Continuerò ad avere una casa fatta di legno, ma fuori dal campo, in un 
terreno con la mia famiglia, con una nuova denominazione, da micro­
area a gestione famigliare. Solo quando questo si realizzerà mi sentirò 
davvero a casa mia, e ancora me stessa, con la mia vera identità, per ora 
non so ancora cosa succederà. 
Se  rimango  qui,  nella  mia  casa  al  campo,  fra  non  molto  la  mia  casa 
diventerà la casa di tutti, farò fatica a partire di nuovo, ne sentirò ancora 
la mancanza, lascerò di nuovo i miei affetti famigliari e ne soffrirò per 
l’ennesima volta per poi ripetere ancora, nuova corsa nuovo giro, come 
si dice nella giostra, parole che si usano per fermare la giostra in corsa.


Comunità

La comunità è la mia casa, la mia famiglia allargata, è casa, condivisione, 
amore e valori. Con la mia famiglia mi sento a casa, ma non all’interno 
di un campo nomadi sovraffollato. I tempi sono cambiati oggi per quelli 
che vivono fissi nel campo, la casa di tutti: nessuno vive più bene e la 
vita di campisti è più difficile di un tempo e le esigenze, per le persone 
come  me,  sono  diverse  perché  le  generazioni  di  oggi,  più  di  ieri,  si 
rendono conto che la nostra casa, il ghetto, porta il problema. Ora noi 
siamo  più  consapevoli  che  vivere  in  modo  forzato,  come  viviamo  ora, 
non va bene e ci chiude un mondo e che il problema non è di chi vive 
casa a casa, ma di chi ha fatto su di noi polemiche e non ha gestito bene 
delle situazioni.
Quanto è importante per me fare conoscere la mia cultura, e quanto è 
importante per me l’inclusione sociale. 
Della  vita  gusto  tutti  i  sapori,  dolce  e  salato,  mi  piacciono  tutti  e  due 
insieme. Magari la pensassero così tutti. L’integrazione sarebbe più facile 
e così la convivenza tra gagi e Sinti. Non ci sarebbe differenza fra case di 
muro, casette mobili, roulotte, camper, gagi, Sinti, e non ci sarebbe solo 
un  modo  giusto  che  tutti  devono  seguire  per  essere  accettati,  ma  si 
apprezzerebbe la diversità.
In  questa  società  sempre  più  ostile  e  volubile  nei  nostri  confronti, 
nessuno può sapere da che parte nascere, se Sinti o gagi, se in carovane 
o in case di muro. La vita è un grande viaggio per tutti e tutti siamo un 
po’ girovaghi. E allora chi è che ci può fermare? Chi può dire chi siamo e 
se  siamo  davvero  liberi  come  a  volte  ci  credono  o  se  siamo  solo 
prigionieri  di  una  società  che  ci  spinge  a  intraprendere  strade  che  in 
realtà non vogliamo, e ci etichetta per radere al suolo tutto ciò che non 
piace come se fossimo noi il problema di tutto?

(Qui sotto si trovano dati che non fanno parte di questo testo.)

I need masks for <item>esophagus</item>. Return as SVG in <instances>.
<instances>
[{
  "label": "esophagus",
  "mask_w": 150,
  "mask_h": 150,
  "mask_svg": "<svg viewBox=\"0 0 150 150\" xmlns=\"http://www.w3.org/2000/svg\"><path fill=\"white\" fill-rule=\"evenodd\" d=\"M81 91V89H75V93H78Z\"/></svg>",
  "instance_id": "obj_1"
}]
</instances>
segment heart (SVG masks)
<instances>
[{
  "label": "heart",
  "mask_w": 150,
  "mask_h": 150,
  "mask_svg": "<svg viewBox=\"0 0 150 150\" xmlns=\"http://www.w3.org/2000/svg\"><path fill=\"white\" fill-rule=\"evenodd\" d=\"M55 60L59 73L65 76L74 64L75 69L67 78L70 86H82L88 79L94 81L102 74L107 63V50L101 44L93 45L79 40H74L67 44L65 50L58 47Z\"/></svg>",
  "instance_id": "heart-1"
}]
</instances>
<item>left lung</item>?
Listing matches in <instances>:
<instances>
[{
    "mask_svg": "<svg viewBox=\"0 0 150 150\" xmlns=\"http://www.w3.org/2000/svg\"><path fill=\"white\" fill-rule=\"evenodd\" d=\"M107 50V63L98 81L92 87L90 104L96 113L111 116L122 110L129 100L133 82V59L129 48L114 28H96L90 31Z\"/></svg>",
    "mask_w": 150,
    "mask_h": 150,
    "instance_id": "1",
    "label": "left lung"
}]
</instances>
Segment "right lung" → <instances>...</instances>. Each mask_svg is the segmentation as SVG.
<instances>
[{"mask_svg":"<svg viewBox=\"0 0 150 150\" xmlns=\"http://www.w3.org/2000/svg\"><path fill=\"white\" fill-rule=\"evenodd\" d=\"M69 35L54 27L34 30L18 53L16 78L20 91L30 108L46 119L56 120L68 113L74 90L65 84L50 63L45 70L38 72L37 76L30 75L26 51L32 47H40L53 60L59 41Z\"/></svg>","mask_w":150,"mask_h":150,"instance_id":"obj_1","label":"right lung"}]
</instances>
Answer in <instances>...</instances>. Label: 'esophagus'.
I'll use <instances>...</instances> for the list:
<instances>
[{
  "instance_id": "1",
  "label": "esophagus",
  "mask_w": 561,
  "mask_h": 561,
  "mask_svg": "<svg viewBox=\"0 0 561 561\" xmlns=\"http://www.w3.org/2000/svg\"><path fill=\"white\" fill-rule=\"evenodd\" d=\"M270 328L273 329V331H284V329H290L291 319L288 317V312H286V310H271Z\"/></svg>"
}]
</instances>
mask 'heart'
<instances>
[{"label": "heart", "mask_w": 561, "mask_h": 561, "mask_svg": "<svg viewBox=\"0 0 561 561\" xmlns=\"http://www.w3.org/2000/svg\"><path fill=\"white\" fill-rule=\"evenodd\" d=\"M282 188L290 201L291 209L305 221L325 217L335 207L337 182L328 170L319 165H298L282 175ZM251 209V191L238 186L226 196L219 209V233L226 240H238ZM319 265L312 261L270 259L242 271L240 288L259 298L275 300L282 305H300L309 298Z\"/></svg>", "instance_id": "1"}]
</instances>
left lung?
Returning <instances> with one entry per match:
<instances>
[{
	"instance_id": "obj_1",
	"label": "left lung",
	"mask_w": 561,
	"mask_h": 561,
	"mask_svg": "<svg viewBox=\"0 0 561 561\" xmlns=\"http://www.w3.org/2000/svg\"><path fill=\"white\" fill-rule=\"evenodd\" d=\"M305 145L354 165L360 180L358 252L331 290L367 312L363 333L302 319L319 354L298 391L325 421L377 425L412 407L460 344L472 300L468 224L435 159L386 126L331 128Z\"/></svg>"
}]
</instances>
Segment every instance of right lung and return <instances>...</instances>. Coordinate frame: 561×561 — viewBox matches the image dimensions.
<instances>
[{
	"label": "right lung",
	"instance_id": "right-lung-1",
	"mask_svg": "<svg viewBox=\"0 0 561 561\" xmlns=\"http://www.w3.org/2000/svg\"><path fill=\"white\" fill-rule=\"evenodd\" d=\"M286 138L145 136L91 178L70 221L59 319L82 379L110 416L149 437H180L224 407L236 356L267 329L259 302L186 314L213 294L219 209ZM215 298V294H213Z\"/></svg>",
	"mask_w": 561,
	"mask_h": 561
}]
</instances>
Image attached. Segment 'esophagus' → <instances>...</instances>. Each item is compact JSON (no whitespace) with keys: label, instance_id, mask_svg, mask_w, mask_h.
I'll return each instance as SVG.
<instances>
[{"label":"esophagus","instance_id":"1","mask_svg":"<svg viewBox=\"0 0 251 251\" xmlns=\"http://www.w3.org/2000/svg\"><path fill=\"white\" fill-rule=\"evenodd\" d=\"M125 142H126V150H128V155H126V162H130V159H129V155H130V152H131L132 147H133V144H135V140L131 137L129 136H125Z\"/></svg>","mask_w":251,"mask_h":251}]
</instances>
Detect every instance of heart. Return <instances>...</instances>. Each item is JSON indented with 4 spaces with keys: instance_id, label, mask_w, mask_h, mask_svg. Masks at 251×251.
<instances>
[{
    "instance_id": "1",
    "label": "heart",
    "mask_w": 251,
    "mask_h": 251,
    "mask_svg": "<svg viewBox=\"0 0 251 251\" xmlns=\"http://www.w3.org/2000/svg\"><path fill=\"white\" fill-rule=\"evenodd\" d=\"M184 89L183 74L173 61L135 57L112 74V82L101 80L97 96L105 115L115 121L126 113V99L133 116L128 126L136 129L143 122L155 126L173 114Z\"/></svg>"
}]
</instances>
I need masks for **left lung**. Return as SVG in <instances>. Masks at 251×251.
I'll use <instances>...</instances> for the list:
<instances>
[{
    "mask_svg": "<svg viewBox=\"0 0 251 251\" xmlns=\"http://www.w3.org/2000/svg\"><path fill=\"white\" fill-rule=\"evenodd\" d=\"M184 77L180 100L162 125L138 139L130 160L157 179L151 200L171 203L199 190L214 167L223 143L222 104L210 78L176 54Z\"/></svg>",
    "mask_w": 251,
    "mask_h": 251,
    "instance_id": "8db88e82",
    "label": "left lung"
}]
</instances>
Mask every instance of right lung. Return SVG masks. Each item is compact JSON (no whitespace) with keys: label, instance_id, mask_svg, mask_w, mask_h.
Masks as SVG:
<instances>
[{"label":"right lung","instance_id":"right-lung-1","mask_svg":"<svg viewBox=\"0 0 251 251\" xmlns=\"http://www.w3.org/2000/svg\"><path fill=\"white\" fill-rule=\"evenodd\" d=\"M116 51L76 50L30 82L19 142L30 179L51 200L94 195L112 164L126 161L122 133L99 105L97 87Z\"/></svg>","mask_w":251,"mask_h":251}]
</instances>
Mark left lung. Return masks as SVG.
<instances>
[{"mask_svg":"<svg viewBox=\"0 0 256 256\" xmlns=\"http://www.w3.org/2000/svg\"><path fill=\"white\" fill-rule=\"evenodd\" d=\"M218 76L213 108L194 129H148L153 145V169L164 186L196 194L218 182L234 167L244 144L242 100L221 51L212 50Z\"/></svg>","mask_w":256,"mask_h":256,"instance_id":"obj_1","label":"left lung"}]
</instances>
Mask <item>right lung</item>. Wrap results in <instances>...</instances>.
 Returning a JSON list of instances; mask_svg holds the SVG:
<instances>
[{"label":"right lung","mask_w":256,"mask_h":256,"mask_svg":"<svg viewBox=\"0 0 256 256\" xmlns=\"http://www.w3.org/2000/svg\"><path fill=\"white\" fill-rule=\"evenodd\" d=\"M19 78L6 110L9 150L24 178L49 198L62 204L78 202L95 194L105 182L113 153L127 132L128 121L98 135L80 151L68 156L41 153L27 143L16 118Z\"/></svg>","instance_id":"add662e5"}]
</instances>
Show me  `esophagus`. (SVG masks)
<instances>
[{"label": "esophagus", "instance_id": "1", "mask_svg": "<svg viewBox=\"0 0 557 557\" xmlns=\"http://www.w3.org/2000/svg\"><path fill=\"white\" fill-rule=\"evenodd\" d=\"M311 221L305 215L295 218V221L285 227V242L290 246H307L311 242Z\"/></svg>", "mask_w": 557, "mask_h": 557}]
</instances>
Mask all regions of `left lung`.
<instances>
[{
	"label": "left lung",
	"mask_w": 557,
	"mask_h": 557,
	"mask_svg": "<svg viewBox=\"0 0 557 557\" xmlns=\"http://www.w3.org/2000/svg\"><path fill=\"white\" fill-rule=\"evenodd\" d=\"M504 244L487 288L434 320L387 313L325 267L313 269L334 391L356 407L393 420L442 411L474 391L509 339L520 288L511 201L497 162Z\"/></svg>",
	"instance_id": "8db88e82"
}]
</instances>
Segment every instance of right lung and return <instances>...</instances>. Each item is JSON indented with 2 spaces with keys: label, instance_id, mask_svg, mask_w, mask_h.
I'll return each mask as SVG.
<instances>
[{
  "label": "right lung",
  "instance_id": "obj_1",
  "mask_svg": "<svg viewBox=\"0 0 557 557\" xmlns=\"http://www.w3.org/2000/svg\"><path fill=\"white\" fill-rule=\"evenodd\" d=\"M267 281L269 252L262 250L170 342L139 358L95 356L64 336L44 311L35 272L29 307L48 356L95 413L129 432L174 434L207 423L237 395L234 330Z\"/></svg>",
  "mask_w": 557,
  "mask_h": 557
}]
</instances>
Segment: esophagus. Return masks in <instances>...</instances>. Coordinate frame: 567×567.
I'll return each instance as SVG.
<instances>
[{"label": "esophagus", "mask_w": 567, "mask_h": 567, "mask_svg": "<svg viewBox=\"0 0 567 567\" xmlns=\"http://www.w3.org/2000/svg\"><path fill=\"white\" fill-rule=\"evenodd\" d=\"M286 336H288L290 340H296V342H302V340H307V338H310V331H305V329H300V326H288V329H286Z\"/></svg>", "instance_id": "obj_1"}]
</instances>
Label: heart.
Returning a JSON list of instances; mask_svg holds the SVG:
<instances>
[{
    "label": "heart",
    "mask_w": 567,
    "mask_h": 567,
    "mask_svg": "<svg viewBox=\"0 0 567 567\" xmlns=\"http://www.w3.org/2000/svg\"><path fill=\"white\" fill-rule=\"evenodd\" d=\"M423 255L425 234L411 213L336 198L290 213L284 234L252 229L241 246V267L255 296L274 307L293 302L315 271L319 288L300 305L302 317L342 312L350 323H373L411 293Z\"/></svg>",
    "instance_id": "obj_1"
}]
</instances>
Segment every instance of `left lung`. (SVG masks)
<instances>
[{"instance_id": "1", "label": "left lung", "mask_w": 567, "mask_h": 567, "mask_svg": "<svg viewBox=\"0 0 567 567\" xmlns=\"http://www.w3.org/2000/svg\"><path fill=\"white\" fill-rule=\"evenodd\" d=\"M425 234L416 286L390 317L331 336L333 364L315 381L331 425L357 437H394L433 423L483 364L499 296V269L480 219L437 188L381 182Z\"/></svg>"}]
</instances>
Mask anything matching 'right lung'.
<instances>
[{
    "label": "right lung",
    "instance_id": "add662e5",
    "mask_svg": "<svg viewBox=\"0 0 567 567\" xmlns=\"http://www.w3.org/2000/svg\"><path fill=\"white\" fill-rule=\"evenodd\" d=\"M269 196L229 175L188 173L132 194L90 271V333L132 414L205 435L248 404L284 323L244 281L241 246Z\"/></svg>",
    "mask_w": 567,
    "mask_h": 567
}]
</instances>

E se tutti i Sinti del mondo fossero costretti ad andare a vivere dentro 
alle case di muro, cosa ne sarebbe di loro, cosa ne sarebbe di noi? Cosa 
farebbero  per  resistere?  Come  lotterebbero  contro  il  popolo 
maggioritario  così  ostile  nei  loro  confronti?  Cosa  ne  sarebbe  dei  Sinti? 
Delle loro case mobili, le carovane, le nostre case?